• _STATED GOAL_
Lay out all of the material below as a numbered list with one line per entry. Skip blank lines and omit the picture markers.

• _DATASET ROWS_
+ + + + +

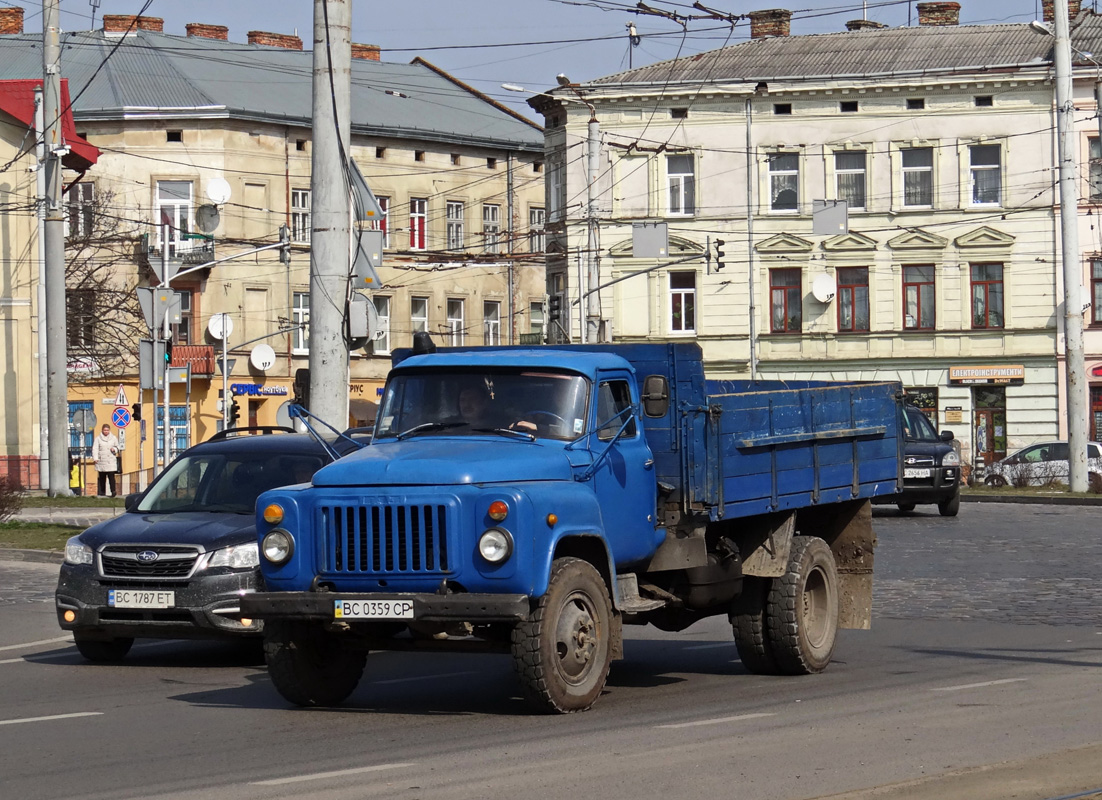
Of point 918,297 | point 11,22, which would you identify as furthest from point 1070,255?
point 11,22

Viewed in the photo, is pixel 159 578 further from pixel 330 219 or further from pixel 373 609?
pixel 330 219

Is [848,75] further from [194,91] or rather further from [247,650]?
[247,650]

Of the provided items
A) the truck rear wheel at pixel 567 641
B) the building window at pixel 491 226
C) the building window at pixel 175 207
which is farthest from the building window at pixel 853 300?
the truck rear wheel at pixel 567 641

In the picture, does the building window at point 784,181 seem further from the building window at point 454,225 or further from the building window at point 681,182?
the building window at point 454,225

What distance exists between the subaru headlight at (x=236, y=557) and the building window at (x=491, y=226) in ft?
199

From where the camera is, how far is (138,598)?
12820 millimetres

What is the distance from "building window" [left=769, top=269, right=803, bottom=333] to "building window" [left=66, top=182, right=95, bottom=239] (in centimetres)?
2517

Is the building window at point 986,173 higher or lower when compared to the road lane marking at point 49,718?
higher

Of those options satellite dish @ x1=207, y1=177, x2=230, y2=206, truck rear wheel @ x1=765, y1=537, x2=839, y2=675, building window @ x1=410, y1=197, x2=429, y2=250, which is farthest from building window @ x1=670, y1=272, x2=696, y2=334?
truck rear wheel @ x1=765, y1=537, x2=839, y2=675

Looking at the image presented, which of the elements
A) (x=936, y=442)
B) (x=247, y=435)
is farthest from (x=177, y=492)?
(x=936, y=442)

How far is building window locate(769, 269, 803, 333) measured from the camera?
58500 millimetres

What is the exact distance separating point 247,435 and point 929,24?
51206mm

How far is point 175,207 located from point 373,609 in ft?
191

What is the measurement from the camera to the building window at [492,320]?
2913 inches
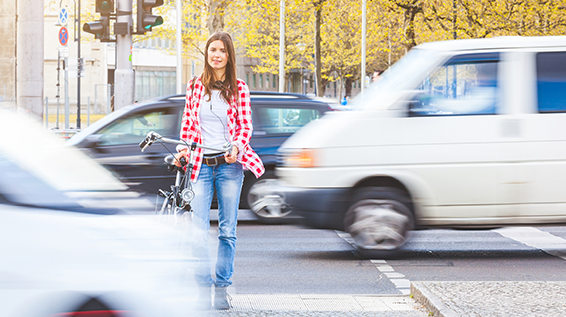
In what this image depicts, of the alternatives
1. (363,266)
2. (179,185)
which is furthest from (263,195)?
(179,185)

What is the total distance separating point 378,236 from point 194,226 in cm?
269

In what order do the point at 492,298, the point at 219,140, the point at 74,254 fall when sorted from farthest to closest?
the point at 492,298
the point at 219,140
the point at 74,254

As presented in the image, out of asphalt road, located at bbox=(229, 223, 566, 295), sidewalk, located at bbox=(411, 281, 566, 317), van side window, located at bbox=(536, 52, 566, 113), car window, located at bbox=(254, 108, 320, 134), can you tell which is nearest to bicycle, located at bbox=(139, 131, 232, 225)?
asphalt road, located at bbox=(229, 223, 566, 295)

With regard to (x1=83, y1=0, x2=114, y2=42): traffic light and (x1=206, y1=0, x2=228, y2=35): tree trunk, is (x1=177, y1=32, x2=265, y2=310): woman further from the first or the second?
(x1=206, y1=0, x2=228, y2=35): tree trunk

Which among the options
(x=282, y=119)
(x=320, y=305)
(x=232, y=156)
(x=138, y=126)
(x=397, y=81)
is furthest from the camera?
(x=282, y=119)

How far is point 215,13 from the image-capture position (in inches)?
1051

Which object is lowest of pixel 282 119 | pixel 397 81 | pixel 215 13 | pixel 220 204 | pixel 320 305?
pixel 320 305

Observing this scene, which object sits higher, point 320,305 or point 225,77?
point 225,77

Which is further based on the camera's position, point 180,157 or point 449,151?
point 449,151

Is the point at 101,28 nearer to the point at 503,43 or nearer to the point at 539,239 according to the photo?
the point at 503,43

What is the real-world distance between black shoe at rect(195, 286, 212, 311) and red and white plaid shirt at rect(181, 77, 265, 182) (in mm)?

+ + + + +

• _THE RESULT_
1. Of point 918,297 | point 11,22, which would you identify as furthest from point 1070,255?
2. point 11,22
3. Viewed in the photo, is pixel 159 578 further from pixel 330 219 or further from pixel 373 609?
4. pixel 330 219
5. Is [848,75] further from [194,91] or rather further from [247,650]?
6. [247,650]
7. Of the provided items
8. A) the truck rear wheel at pixel 567 641
9. B) the building window at pixel 491 226
10. C) the building window at pixel 175 207
11. which is farthest from the building window at pixel 853 300?
12. the truck rear wheel at pixel 567 641
13. In the picture, does the building window at point 784,181 seem further from the building window at point 454,225 or further from the building window at point 681,182?
14. the building window at point 454,225
15. What distance exists between the subaru headlight at (x=236, y=557) and the building window at (x=491, y=226) in ft?
16. 199
17. From where the camera is, how far is (138,598)?
18. 12820 millimetres
19. What is the distance from "building window" [left=769, top=269, right=803, bottom=333] to "building window" [left=66, top=182, right=95, bottom=239] (in centimetres)?
20. 2517
21. Is the building window at point 986,173 higher or lower when compared to the road lane marking at point 49,718?
22. higher
23. Of those options satellite dish @ x1=207, y1=177, x2=230, y2=206, truck rear wheel @ x1=765, y1=537, x2=839, y2=675, building window @ x1=410, y1=197, x2=429, y2=250, which is farthest from building window @ x1=670, y1=272, x2=696, y2=334?
24. truck rear wheel @ x1=765, y1=537, x2=839, y2=675
25. Looking at the image presented, which of the elements
26. A) (x=936, y=442)
27. B) (x=247, y=435)
28. is farthest from (x=177, y=492)?
29. (x=936, y=442)
30. How far is building window locate(769, 269, 803, 333) measured from the camera?
31. 58500 millimetres
32. What is the exact distance separating point 247,435 and point 929,24?
33. 51206mm
34. How far is point 175,207 located from point 373,609 in ft?
35. 191
36. What is the measurement from the camera to the building window at [492,320]?
37. 2913 inches
38. In what this image depicts, of the alternatives
39. 1. (363,266)
40. 2. (179,185)
41. which is furthest from (263,195)?
42. (179,185)
43. What is the total distance separating point 378,236 from point 194,226 in cm?
44. 269
45. In what order do the point at 492,298, the point at 219,140, the point at 74,254 fall when sorted from farthest to closest?
46. the point at 492,298
47. the point at 219,140
48. the point at 74,254
49. As presented in the image, out of asphalt road, located at bbox=(229, 223, 566, 295), sidewalk, located at bbox=(411, 281, 566, 317), van side window, located at bbox=(536, 52, 566, 113), car window, located at bbox=(254, 108, 320, 134), can you tell which is nearest to bicycle, located at bbox=(139, 131, 232, 225)?
50. asphalt road, located at bbox=(229, 223, 566, 295)
51. With regard to (x1=83, y1=0, x2=114, y2=42): traffic light and (x1=206, y1=0, x2=228, y2=35): tree trunk, is (x1=177, y1=32, x2=265, y2=310): woman further from the first or the second?
52. (x1=206, y1=0, x2=228, y2=35): tree trunk
53. Which among the options
54. (x=282, y=119)
55. (x=320, y=305)
56. (x=232, y=156)
57. (x=138, y=126)
58. (x=397, y=81)
59. is furthest from the camera?
60. (x=282, y=119)
61. How far is point 215,13 from the image-capture position (in inches)?
62. 1051
63. Which object is lowest of pixel 282 119 | pixel 397 81 | pixel 215 13 | pixel 220 204 | pixel 320 305?
64. pixel 320 305
65. Observing this scene, which object sits higher, point 320,305 or point 225,77?
66. point 225,77
67. Which is further based on the camera's position, point 180,157 or point 449,151?
68. point 449,151
69. Is the point at 101,28 nearer to the point at 503,43 or nearer to the point at 539,239 according to the photo?
70. the point at 503,43
71. What is the real-world distance between black shoe at rect(195, 286, 212, 311) and red and white plaid shirt at rect(181, 77, 265, 182) (in mm)?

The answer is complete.